The client is a React app. The UI allows three types of inputs - image, video and webcam stream. If the input is an image, it is converted to a base64 encoded string and sent to server. The server decodes the image and runs the detection algorithm on it. Server then sends back the prediction results - class, score and bounding box locations - which are then displayed on the UI. For video or video stream captured through UI, the workflow is same, except that in this case, each frame of the video is encoded as base64 string and sent to server.

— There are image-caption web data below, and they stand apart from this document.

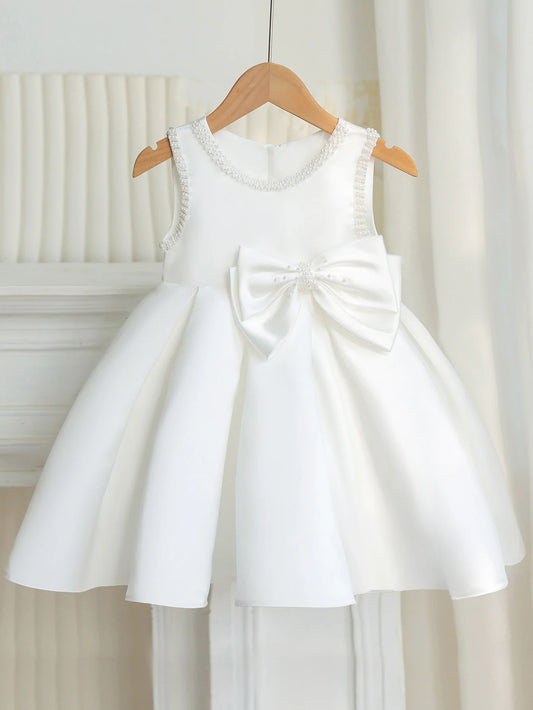 Luxury Prom Kids Cute Formal Fashion Flower Girl Dress Party Floral New Design Dresses Girls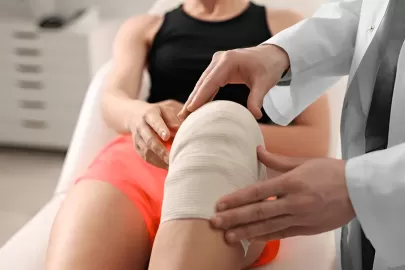 knee surgery physiotherapy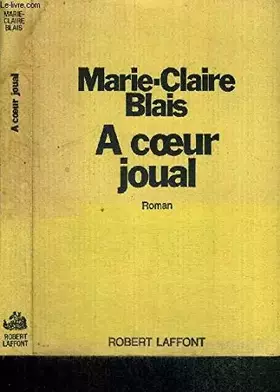 Couverture du produit · A coeur joual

To run the client, follow the below steps
cd app/
npm install
npm start
The client runs on port 3000.
The server is a simple Flask server.
To run the server:
- pip install Flask (prefered in virtualenv) https://flask.palletsprojects.com/en/1.1.x/installation/
- setup OpenVINO env as instructed by Intel
- run
python3 server_paralel.py
- plugin the device when you see the instruction, one by one
The server supports two APIs
-
POST /detect_objects
This API is used to send the image data to the server.
URL:
http://{device ip}:5000/detect_objects
request body:
{ "image": "Base 64 encoded image, as a string", "mode": "“parallel” or “ensemble”", "models": "one or more model names, as an array" }
The server accepts the request data and immediately responds with 200 response code. The data is processed asynchronously and the prediction results are stored in the server until requested by the client.
-
GET /detect_objects_response
This API is used to retrieve the prediction results from the server. The client repeatedly polls the server with this API until a response is given.
URL:
http://{device ip}:5000/detect_objects_response?models=<model names>
Response:
with 'mode' == 'parallel'
{ "model1": [ { "bbox": [ 1, 0, 200, 200 ], "class": "person", "score": 0.838 } ], "model2": [ { "bbox": [ 1, 0, 200, 200 ], "class": "person", "score": 0.838 } ], "model3": [ { "bbox": [ 1, 0, 200, 200 ], "class": "person", "score": 0.838 } ] }
with 'mode' == 'ensemble'
{ "all": [ { "bbox": [ 1, 0, 200, 200 ], "class": "person", "score": 0.838 } ] }